# Learning Phrase Representations using RNN Encoder-Decoder for Statistical Machine Translation [1]

## Part 1. 논문 정리와 모델 구현

# Summary

다양한 분야에서 Deep neural networks (DNNs) 를 도입하려는 움직임이 나타나면서, 구 단위 SMT 시스템 (phrase-based SMT system; Statistical Machine Translation) 에도 순방향 신경망 (feedfoward neural networks) 을 도입하려는 연구가 활발하다. 해당 논문에서는 전통적인 구 단위 SMT 시스템의 일부분으로 도입할 수 있는 신경망 구조를 제안하였다.

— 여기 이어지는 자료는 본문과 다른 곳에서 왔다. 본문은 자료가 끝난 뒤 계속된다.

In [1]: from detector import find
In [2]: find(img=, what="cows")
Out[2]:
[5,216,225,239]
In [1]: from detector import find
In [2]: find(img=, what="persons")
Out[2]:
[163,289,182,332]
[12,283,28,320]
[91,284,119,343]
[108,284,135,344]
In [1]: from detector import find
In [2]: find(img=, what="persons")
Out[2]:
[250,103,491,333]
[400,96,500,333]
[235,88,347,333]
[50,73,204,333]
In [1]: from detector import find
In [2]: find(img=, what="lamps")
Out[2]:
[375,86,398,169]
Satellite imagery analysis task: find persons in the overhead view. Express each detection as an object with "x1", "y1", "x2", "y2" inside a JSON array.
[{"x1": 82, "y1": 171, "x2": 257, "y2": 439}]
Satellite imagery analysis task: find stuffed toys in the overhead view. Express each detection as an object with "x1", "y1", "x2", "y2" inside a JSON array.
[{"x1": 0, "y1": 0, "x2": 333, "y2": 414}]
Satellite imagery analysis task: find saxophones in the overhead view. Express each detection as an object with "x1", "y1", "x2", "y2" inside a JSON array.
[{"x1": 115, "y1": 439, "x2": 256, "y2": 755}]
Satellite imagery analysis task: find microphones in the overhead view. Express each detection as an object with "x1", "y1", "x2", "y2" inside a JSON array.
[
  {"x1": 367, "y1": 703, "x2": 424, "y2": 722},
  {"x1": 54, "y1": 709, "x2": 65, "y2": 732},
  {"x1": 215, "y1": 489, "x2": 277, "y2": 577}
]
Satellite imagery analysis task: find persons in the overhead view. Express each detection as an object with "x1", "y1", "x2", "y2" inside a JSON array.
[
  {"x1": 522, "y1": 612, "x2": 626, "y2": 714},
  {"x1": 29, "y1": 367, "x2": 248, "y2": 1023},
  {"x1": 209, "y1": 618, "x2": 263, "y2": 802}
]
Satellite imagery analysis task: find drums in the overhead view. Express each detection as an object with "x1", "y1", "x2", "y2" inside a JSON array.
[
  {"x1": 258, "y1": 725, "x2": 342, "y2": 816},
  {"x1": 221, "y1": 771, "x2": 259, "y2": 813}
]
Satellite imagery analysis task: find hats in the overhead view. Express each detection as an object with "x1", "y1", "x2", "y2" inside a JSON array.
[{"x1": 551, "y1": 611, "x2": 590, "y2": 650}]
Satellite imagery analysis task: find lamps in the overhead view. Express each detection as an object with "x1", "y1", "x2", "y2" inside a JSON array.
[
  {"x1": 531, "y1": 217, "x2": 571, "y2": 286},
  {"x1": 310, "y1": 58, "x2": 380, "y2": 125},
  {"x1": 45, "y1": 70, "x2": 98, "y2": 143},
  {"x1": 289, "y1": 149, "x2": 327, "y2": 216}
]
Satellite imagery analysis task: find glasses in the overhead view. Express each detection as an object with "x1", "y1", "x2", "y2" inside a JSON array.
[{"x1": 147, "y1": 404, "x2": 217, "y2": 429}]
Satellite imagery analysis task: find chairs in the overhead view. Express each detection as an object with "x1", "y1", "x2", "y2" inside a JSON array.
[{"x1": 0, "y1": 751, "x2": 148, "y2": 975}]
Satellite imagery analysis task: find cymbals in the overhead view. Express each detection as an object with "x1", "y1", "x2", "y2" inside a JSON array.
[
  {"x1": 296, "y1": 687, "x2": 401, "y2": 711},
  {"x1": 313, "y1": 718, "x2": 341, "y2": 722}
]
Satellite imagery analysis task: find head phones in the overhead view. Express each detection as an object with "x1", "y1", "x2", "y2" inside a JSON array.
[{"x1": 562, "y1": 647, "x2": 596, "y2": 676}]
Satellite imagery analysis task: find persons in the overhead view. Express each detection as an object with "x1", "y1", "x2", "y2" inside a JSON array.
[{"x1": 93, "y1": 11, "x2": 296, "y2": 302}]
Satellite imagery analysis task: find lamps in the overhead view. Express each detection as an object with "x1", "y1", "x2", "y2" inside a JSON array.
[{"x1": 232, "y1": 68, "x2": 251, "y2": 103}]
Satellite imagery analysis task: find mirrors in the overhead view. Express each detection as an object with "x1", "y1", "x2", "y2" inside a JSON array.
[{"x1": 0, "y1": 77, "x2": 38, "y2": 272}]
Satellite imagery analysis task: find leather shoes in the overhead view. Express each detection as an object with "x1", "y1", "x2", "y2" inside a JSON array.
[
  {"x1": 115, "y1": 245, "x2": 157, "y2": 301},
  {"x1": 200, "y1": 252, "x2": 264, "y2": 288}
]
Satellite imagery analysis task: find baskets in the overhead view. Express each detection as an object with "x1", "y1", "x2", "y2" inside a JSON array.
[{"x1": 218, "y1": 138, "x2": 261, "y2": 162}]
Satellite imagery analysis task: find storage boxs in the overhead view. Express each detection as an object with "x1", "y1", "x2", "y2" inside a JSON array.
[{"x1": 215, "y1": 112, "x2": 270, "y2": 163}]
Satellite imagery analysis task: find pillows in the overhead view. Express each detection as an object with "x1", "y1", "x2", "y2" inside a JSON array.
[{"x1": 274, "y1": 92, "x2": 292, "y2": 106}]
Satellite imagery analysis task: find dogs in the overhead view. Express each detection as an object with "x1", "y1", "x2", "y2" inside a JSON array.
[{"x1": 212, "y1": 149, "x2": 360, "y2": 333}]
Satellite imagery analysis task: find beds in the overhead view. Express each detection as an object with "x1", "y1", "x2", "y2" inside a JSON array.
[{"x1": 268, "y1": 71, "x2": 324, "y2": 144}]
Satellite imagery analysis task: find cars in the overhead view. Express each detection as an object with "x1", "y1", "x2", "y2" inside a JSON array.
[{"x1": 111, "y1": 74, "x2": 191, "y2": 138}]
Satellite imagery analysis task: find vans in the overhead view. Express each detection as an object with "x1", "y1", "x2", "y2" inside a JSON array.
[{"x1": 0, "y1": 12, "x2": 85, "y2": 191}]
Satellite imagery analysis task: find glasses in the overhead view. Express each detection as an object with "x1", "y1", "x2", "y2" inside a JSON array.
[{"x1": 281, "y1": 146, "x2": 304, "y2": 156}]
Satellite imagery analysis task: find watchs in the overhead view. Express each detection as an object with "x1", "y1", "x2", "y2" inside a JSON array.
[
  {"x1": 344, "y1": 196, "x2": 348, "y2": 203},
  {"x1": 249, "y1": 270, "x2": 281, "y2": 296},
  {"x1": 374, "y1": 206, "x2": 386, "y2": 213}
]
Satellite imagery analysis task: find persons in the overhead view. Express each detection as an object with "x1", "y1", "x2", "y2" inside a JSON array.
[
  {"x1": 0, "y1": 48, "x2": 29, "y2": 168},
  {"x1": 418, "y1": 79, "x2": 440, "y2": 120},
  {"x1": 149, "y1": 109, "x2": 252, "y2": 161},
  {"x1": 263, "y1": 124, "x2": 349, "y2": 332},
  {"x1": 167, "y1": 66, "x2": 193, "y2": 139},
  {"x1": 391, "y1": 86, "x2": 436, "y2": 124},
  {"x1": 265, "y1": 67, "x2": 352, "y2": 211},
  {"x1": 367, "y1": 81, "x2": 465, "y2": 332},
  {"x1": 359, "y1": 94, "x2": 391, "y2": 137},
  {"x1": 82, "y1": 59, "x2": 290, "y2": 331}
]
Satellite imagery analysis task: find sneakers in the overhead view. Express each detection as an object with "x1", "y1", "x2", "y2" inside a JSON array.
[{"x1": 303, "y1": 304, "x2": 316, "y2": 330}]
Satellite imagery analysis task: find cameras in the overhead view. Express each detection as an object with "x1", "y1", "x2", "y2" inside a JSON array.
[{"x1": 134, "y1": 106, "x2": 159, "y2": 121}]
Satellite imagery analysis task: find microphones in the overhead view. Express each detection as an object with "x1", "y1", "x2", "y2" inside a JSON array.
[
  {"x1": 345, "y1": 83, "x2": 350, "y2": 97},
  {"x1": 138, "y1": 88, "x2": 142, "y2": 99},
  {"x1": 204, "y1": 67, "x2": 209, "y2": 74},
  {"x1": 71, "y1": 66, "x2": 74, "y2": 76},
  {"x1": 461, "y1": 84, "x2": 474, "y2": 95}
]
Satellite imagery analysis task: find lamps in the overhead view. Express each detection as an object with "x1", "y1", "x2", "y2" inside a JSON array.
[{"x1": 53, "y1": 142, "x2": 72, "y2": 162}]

해당 논문에서는 이 구조를 RNN 인코더-디코더 (RNN Encoder-Decoder) 라고 지칭하며, 각각 인코더와 디코더로 동작하는 두 개의 RNN으로 이루어져 있다고 설명한다. 인코더 역할의 RNN은 가변 길이의 입력 시퀀스를 고정 길이의 벡터로 매핑하는 연산을 수행하고, 디코더 역할의 RNN은 이 벡터를 다시 가변 길이의 출력 시퀀스로 매핑한다. 두 RNN은 입력 시퀀스가 주어졌을 때 출력 시퀀스의 조건부 확률을 최대화하도록 "함께" 훈련된다.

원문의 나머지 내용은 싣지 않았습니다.